His recent honours and awards include IEEE Canada C. C. Gotlieb Computer Medal (2020), Fellow of Institute of Electrical and Electronics Engineers (2020), IEEE TCCPS Most Influential Paper Award on Cyber-Physical Systems (2020), IEEE SCSTC Most Influential Paper Award on Smart Computing (2019), IEEE TCBD Best Journal Paper Award on Big Data (2019), Clarivate Analytics (Web of Science Group) Highly Cited Researcher (2019), Fellow of Engineering Institute of Canada (2019), AMiner Most Influential Scholar Award for Internet of Things (2018), IEEE TCCPS Distinguished Leadership Award on Cyber-Physical Systems (2018), IEEE SCSTC Life-Career Achievement Award on Smart Computing (2018), Fellow of Canadian Academy of Engineering (2017), IEEE System Journal Best Paper Award (2017), IEEE TCSC Award for Excellence in Scalable Computing (2017), Elsevier JCSS Journal Most Cited Paper Award (2017) and the PROSE Award on Engineering and Technology (2010)

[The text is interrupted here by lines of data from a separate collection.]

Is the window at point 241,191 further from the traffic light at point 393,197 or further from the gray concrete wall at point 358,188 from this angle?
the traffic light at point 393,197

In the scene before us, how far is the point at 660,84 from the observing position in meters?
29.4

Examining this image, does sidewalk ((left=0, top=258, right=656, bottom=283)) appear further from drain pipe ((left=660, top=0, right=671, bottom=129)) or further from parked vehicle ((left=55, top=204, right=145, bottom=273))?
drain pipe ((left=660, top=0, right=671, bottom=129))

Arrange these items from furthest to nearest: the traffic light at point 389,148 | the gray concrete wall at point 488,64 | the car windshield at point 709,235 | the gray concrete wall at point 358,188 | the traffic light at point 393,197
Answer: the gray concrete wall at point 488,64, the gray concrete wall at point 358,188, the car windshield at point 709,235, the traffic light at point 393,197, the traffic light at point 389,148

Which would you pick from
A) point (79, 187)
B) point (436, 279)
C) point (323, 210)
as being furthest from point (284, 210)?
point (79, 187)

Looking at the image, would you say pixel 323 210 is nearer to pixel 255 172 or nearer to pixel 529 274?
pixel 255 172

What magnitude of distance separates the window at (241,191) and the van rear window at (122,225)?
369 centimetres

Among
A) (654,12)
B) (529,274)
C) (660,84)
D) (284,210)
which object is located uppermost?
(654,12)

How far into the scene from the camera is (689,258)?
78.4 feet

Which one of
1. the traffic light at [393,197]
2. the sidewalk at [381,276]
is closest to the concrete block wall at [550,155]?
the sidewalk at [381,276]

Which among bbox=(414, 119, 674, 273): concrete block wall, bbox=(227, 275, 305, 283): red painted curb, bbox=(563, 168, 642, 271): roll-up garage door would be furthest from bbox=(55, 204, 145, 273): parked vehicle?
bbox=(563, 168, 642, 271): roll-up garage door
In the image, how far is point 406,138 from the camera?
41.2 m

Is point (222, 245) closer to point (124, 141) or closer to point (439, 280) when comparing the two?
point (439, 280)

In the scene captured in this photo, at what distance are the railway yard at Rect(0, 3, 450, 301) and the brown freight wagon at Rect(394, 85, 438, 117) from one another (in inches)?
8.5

The booming growth and rapid development in embedded systems, wireless communications, sensing techniques and emerging support for cloud computing and social networks have enabled researchers and practitioners to create a wide variety of Cyber-Physical-Social Systems (CPSS) that reason intelligently, act autonomously, and respond to the users’ needs in a context and situation-aware manner. The CPSS are the integration of computation, communication and control with the physical world, human knowledge and sociocultural elements. It is a novel emerging computing paradigm and has attracted wide concerns from both industry and academia in recent years.

Currently, CPSS are still in their infancy stage. Our first ongoing research is to study effective and efficient approaches for CPSS modeling and general system design automation methods, as well as methods analyzing and/or improving their power and energy, security, trust and reliability features.

Once the CPSS have been designed, they collect massive data (Volume) from the physical world by various physical perception devices (Variety) in structured/semi-structured/unstructured format and respond the users’ requirements immediately (Velocity) and provide the proactive services (Veracity) for them in physical space or social space. These collected big data are normally high dimensional, redundant and noisy, and many beyond the processing capacity of the computer systems. Our second ongoing research is focused on the Big Data-as-a-Service framework, which includes data representation, dimensionality reduction, incremental and distributed processing, security and privacy, deep learning, clustering, prediction and proactive services, aiming at representing and processing big data generated from CPSS, providing more valued smart services for human and refining the previously designed CPSS.

This talk will present our latest research on these two directions. Corresponding case studies in some applications such as smart traffics will be shown to demonstrate the feasibility and flexibility of the proposed system design methodology and analytic framework.